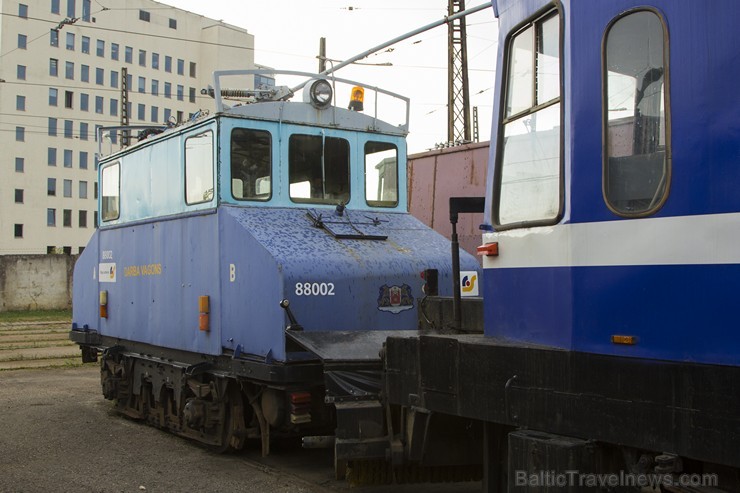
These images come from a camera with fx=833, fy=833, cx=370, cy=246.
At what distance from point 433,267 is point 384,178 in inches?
67.0

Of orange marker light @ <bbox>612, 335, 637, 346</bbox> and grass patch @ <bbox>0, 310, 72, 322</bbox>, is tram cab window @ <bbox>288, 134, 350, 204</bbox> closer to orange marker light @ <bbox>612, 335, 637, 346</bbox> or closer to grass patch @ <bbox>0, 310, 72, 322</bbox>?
orange marker light @ <bbox>612, 335, 637, 346</bbox>

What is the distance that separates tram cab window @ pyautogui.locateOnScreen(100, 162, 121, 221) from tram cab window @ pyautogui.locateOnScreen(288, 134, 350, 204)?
3751 mm

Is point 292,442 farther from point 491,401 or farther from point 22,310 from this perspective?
point 22,310

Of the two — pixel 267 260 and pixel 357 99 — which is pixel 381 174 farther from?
pixel 267 260

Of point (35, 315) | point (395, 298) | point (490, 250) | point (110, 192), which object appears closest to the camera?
point (490, 250)

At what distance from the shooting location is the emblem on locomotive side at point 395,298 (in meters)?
8.29

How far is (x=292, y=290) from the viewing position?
25.3 feet

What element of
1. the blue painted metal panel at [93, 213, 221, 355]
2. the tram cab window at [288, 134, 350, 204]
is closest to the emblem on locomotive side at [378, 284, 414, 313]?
the tram cab window at [288, 134, 350, 204]

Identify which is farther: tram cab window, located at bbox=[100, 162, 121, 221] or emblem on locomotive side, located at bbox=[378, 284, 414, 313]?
tram cab window, located at bbox=[100, 162, 121, 221]

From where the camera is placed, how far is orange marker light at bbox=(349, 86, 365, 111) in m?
9.80

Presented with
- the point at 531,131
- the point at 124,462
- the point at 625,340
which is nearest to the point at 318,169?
the point at 124,462

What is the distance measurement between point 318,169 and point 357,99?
3.60ft

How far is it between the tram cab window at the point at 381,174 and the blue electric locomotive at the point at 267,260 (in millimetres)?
18

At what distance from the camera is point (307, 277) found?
780 centimetres
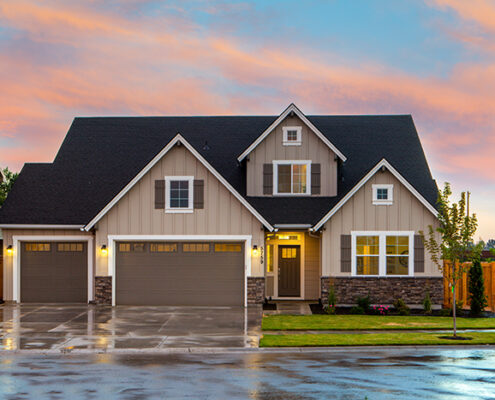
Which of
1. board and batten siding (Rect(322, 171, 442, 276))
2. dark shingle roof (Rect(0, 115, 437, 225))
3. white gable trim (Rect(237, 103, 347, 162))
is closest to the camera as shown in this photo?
board and batten siding (Rect(322, 171, 442, 276))

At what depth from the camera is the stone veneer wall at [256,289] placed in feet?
81.1

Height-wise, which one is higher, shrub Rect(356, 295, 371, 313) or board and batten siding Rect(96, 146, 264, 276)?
board and batten siding Rect(96, 146, 264, 276)

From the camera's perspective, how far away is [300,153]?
2689 centimetres

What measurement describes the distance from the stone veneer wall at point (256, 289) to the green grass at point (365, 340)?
24.4 feet

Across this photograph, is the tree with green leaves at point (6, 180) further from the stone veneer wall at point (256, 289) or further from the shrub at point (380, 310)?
the shrub at point (380, 310)

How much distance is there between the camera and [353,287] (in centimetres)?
2453

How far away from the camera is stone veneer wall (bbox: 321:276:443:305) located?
80.0ft

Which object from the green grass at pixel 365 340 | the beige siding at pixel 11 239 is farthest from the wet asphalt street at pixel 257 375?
the beige siding at pixel 11 239

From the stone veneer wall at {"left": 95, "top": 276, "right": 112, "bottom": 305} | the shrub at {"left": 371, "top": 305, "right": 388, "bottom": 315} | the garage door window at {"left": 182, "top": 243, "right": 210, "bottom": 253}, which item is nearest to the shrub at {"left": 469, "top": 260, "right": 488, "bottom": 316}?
the shrub at {"left": 371, "top": 305, "right": 388, "bottom": 315}

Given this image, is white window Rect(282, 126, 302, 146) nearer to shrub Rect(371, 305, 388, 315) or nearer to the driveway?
the driveway

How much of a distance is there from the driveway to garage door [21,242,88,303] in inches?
49.3

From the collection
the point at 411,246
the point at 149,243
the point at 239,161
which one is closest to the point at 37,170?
the point at 149,243

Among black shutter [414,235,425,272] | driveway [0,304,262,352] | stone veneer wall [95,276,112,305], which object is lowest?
driveway [0,304,262,352]

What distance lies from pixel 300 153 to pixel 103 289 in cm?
1019
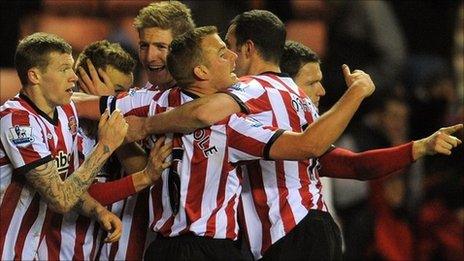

_____

_INSTRUCTION_.
Return each line of the records above in which the word "much" appears.

_SOLUTION TO THIS EXERCISE_.
How much distance is there between the camera and [353,287] (in centimetres)?
How much of a distance is there from the driveway to garage door [21,242,88,303] in inches?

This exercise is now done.